Propensity score matching: To minimize the effects of potential confounders, and to adjust for the potential bias due to the nonrandom balance of the baseline characteristics between the COVID-19-positive and -negative patients, a propensity-matched analysis was applied [10]. Propensity scores were calculated for each subject as the predicted probability of testing positive for COVID-19 using a logistic regression model, adjusting for: age, sex, race, ethnicity, BMI, smoking status, CCI at 2 years, and state of residence. Since the patient is required to have a minimum of 3 months of the follow-up period, patients with an index date later than 27 December 2020 are not included in the analysis. Predominantly all patients were unvaccinated and infected with the initial strain of SARS-CoV-2. So, we did not match for vaccination status and SARS-CoV-2 variants. Patients were matched 1:1 without replacement using a nearest-neighbor approach with caliper restrictions. The covariate balance between the full and matched samples were evaluated using the standardized mean difference (see Supplement Section SX). Outcomes were analyzed in the propensity-matched samples using χ2 tests and unadjusted logistic regressions.

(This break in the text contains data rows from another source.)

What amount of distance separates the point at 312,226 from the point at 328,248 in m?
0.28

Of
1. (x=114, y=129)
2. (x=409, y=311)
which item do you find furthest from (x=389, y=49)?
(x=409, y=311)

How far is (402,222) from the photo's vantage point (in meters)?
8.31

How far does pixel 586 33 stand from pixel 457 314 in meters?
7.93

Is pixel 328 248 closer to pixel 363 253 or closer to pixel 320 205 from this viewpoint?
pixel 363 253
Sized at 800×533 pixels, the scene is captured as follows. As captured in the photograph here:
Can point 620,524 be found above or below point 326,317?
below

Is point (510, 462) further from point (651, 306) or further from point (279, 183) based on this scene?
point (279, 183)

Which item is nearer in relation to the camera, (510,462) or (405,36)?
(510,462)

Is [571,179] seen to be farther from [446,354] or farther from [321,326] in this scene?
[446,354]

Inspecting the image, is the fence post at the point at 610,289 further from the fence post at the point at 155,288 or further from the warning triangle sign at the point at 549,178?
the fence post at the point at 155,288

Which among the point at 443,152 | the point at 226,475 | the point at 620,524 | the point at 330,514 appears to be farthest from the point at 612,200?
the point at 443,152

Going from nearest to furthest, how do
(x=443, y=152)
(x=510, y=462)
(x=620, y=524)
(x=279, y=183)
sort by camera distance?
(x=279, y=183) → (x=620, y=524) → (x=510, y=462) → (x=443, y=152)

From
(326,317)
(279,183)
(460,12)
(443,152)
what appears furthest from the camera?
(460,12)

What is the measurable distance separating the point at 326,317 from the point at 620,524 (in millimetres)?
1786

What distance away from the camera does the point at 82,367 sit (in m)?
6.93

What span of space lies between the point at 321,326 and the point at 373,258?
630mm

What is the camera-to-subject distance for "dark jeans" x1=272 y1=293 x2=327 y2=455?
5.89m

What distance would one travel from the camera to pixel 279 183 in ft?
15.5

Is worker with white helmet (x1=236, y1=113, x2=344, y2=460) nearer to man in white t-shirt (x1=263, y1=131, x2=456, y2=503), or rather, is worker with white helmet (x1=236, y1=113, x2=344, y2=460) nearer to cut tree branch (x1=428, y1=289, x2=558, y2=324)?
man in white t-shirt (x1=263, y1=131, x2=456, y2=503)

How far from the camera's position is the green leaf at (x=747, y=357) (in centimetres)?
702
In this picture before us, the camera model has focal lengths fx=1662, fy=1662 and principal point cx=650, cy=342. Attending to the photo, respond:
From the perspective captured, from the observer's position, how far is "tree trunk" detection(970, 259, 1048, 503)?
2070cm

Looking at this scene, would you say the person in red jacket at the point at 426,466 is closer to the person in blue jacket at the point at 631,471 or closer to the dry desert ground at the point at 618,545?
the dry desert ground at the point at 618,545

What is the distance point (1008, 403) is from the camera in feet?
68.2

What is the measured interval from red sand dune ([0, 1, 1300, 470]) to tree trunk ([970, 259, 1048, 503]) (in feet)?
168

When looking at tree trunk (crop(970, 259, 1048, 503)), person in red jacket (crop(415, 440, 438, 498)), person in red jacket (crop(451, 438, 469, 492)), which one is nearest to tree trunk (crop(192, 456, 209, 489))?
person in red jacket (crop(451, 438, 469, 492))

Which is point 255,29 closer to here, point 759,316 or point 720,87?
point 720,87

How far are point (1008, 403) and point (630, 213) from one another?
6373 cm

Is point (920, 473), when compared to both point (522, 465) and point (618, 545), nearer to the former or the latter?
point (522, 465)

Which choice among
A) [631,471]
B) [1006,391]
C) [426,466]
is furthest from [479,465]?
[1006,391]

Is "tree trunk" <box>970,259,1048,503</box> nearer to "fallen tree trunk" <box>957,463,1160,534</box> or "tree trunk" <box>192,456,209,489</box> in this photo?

Stratified analysis of the incidence of the different physical and mental conditions in the full sample and in the propensity-matched samples was performed to evaluate the differences between the COVID-19 positive and negative cohorts; stratified by being in the hospitalized or the outpatient cohorts. Then a comparison between the hospitalized patients and the outpatients was performed among the COVID-19-positive patients only. All analyses were limited to patients who did not have the outcome condition prior to the index date.

Incidence rates were compared in the propensity-matched samples using χ2 tests. The odds ratios and 95% confidence intervals of acquiring the physical or mental condition between the comparison groups were estimated using unadjusted logistic regressions, regressing the mental or physical condition on the COVID-19 diagnosis status to compare between positive and negative cases, or on the hospitalization status to compare between the outpatient and hospitalized cohorts.

As a sensitivity analysis, the follow-up period was redefined as 15 days post index date to 3 months, and the outcomes were extracted from that period. All analyses were repeated using this definition. Another sensitivity analysis was performed by matching the hospitalized to outpatient patients among the COVID-19-positive sample. The comparison in the outcomes between hospitalized and outpatient cohorts was repeated using this matched sample.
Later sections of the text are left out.